Please print the records verbatim, starting at the line that contains "Among the options listed as" and stopping after the last line of the records.
begin Information supplied
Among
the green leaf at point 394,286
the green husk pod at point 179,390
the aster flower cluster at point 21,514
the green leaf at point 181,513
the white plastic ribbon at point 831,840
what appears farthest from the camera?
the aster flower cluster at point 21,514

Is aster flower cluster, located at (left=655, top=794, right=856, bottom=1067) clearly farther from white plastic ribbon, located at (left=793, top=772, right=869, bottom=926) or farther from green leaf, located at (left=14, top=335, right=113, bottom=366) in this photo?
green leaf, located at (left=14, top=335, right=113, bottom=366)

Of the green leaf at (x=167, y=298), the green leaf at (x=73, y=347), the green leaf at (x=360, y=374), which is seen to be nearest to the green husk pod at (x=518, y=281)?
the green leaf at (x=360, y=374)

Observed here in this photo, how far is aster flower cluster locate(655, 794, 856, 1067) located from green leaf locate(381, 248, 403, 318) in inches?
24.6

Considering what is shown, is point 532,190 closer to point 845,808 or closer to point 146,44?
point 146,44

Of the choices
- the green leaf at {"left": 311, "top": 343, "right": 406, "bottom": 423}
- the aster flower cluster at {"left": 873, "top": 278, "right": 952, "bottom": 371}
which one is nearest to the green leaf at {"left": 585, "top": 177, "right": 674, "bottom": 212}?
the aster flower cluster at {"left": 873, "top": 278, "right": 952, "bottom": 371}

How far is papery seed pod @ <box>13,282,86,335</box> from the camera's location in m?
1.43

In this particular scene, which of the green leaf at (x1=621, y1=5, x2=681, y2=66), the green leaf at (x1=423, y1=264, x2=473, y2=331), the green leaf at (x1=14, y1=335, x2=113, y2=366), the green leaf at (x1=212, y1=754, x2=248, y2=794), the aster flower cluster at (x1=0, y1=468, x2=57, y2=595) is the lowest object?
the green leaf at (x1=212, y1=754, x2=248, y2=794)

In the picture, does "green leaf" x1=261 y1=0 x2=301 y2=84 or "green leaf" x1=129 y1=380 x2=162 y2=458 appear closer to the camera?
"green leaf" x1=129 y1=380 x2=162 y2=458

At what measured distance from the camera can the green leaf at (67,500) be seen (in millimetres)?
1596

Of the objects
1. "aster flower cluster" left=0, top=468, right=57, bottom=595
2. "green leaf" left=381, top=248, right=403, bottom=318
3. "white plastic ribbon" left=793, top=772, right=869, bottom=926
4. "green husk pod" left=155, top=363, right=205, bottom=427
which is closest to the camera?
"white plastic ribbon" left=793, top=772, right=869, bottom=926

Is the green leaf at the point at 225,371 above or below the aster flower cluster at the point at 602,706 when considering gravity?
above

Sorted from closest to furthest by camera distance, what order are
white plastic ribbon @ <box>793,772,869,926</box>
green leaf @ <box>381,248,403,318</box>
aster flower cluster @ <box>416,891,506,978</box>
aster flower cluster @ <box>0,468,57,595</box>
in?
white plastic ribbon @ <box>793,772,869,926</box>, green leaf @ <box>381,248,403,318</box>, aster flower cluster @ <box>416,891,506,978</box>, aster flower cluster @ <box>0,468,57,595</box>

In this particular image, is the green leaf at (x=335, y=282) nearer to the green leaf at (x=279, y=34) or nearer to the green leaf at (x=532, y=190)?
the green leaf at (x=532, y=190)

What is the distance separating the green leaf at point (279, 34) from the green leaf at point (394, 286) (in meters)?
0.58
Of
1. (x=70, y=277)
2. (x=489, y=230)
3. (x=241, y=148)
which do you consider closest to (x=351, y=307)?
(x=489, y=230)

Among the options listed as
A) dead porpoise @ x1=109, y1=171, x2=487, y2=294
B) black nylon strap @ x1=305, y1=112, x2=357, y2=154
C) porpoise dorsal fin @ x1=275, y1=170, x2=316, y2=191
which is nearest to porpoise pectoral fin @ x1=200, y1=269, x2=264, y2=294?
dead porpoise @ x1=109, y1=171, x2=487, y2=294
end Information supplied
## Solution for this task
Among the options listed as
A) dead porpoise @ x1=109, y1=171, x2=487, y2=294
B) black nylon strap @ x1=305, y1=112, x2=357, y2=154
C) porpoise dorsal fin @ x1=275, y1=170, x2=316, y2=191
which is nearest to porpoise pectoral fin @ x1=200, y1=269, x2=264, y2=294?
dead porpoise @ x1=109, y1=171, x2=487, y2=294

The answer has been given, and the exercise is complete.